# Bereitgestellter Text
Rückschritt zu vergangenen Zeiten? EuGH zur Arbeitszeiterfassung

Gleitzeitmodelle oder flexible Funktionszeitmodelle wie Vertrauensarbeitszeit sind heutzutage bezeichnend für modernes, fortschrittliches Arbeiten. Mit dem Urteil zur Arbeitszeitdokumentation vom 14. Mai 2019, Aktenzeichen C-55/18, legen die Richter in Luxemburg neue Grenzen fest, die in der Umsetzung, Flexibilitätseinschränkungen für Arbeitnehmer und Arbeitgeber bedeuten.

 

Dem EuGH-Urteil lag das Vorabentscheidungsgesuch des spanischen Gerichtshofs zu Grunde. Geklagt hatte die spanische Gewerkschaft CCOO gegen die Deutsche Bank SAE auf Feststellung der Verpflichtung zur täglichen Arbeitszeiterfassung deren Mitarbeiter.

# Schriftliche Aufgabe 1
Zähle bitte, wie viele Zeilen der Liste die Zeichenfolge "spruce" enthalten, und gib nur diese Zahl an. Groß- und Kleinschreibung ist dabei zu beachten.
Der Text zur Arbeitszeiterfassung und die Liste sind voneinander unabhängiges Material.

# Einträge

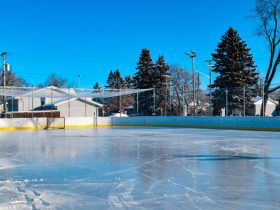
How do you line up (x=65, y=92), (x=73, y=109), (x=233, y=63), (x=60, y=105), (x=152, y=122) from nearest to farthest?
(x=65, y=92) → (x=152, y=122) → (x=233, y=63) → (x=60, y=105) → (x=73, y=109)

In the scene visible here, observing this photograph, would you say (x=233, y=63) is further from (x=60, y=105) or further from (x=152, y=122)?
(x=60, y=105)

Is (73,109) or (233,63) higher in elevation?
(233,63)

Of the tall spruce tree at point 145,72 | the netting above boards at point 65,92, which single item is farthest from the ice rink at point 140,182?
the tall spruce tree at point 145,72

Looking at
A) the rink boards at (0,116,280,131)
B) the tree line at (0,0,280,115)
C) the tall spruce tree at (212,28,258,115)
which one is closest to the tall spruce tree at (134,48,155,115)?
the tree line at (0,0,280,115)

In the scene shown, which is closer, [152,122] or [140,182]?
[140,182]

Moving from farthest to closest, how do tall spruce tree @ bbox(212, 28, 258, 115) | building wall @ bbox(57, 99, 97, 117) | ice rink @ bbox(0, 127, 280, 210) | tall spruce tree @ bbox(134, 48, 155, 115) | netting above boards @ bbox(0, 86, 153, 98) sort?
1. tall spruce tree @ bbox(134, 48, 155, 115)
2. building wall @ bbox(57, 99, 97, 117)
3. tall spruce tree @ bbox(212, 28, 258, 115)
4. netting above boards @ bbox(0, 86, 153, 98)
5. ice rink @ bbox(0, 127, 280, 210)

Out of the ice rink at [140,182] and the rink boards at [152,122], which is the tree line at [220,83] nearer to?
the rink boards at [152,122]

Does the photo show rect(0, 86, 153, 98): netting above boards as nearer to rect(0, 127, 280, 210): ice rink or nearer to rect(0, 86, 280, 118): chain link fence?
rect(0, 86, 280, 118): chain link fence

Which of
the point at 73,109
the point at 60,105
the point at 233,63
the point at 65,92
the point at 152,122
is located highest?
the point at 233,63

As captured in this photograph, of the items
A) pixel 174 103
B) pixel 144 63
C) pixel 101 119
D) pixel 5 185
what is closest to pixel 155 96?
pixel 174 103

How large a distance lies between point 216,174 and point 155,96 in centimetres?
2362

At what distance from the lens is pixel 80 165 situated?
772 centimetres

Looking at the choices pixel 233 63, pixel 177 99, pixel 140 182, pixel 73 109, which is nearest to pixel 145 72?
pixel 73 109

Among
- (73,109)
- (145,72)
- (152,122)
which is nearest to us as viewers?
(152,122)
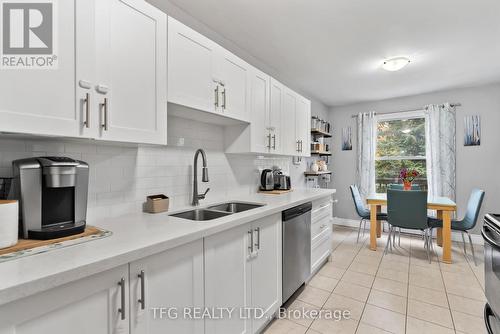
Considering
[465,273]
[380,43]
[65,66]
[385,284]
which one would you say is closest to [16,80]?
[65,66]

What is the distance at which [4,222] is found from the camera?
87cm

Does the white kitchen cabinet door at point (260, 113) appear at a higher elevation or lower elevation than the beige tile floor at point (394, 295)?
higher

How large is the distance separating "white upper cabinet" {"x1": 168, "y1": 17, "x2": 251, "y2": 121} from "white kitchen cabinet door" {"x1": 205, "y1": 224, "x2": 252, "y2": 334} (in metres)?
0.89

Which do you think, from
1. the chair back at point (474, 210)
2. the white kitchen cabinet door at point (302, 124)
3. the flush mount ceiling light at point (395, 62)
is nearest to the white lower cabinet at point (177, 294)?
the white kitchen cabinet door at point (302, 124)

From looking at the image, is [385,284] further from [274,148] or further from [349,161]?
[349,161]

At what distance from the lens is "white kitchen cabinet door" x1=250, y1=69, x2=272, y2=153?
7.56 ft

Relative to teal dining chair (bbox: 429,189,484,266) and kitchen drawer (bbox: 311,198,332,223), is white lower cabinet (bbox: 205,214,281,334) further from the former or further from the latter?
teal dining chair (bbox: 429,189,484,266)

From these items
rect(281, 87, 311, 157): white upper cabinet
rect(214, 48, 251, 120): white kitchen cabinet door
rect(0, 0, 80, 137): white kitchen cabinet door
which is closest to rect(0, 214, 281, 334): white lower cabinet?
rect(0, 0, 80, 137): white kitchen cabinet door

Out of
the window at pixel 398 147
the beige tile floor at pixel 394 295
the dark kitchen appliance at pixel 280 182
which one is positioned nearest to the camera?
the beige tile floor at pixel 394 295

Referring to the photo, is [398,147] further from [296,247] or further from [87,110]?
[87,110]

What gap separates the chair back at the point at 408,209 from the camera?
3.13 m

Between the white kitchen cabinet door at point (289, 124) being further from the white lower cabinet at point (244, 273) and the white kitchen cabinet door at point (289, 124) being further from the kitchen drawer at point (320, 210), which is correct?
the white lower cabinet at point (244, 273)

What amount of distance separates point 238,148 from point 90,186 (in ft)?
4.15

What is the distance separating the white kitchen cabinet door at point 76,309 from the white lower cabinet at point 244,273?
1.50 ft
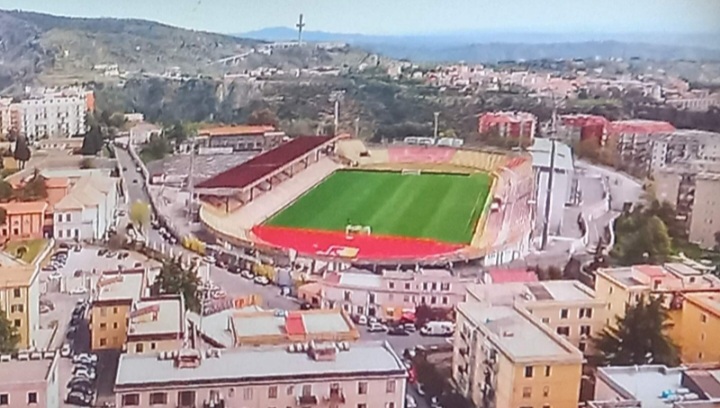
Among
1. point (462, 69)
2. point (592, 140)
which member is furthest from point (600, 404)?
point (462, 69)

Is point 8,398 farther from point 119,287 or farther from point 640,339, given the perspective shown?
point 640,339

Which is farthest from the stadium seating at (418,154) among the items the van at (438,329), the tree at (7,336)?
the tree at (7,336)

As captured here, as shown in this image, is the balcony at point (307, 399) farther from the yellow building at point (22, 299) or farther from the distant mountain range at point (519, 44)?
the distant mountain range at point (519, 44)

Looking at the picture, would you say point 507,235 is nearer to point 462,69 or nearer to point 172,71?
point 462,69

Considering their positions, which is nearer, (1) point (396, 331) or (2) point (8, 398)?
(2) point (8, 398)

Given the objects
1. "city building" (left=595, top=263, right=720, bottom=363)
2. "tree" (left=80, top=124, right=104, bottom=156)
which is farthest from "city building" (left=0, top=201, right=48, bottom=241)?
"city building" (left=595, top=263, right=720, bottom=363)

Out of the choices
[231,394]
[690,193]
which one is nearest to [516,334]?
[690,193]
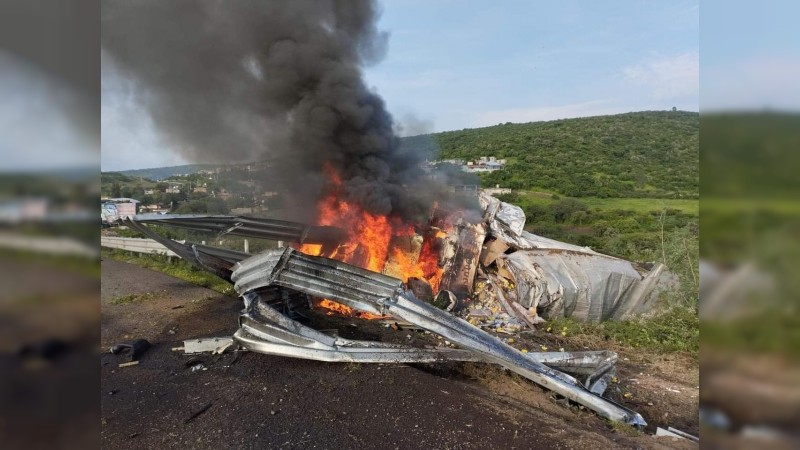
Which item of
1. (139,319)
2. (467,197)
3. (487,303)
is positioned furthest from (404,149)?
(139,319)

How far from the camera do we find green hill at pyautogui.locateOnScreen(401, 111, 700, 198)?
111 feet

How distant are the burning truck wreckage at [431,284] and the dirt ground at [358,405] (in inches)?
14.5

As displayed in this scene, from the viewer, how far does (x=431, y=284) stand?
35.8 feet

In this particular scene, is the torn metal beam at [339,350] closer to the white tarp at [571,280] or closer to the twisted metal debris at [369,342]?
the twisted metal debris at [369,342]

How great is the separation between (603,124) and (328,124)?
42623mm

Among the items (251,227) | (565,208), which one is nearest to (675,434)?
(251,227)

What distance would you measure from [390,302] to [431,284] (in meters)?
4.60

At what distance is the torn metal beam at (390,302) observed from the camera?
5902 mm

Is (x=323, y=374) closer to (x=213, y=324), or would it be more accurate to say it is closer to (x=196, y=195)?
(x=213, y=324)

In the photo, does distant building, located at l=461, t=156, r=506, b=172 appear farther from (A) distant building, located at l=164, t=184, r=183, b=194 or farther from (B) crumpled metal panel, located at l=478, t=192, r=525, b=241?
(B) crumpled metal panel, located at l=478, t=192, r=525, b=241

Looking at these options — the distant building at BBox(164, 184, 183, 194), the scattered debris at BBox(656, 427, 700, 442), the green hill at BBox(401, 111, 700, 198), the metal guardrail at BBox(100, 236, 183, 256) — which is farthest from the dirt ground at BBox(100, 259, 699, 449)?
the green hill at BBox(401, 111, 700, 198)

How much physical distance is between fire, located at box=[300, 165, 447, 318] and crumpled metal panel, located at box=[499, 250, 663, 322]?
1.77 m

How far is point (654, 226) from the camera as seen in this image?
86.7 ft

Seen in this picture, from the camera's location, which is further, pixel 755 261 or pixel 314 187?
pixel 314 187
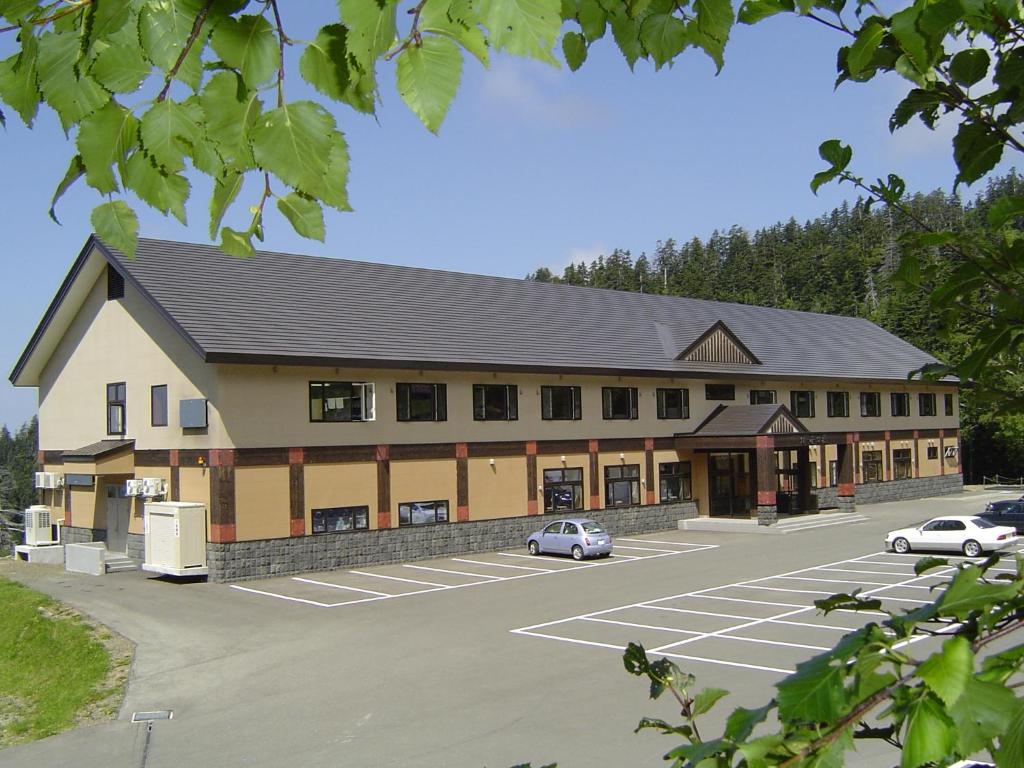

# Schriftliche Aufgabe 2
Welche Gewerkschaft hatte laut dem Text zur Arbeitszeiterfassung gegen die Deutsche Bank SAE geklagt?

# Fertige Antwort 1
7

# Fertige Antwort 2
Die spanische Gewerkschaft CCOO.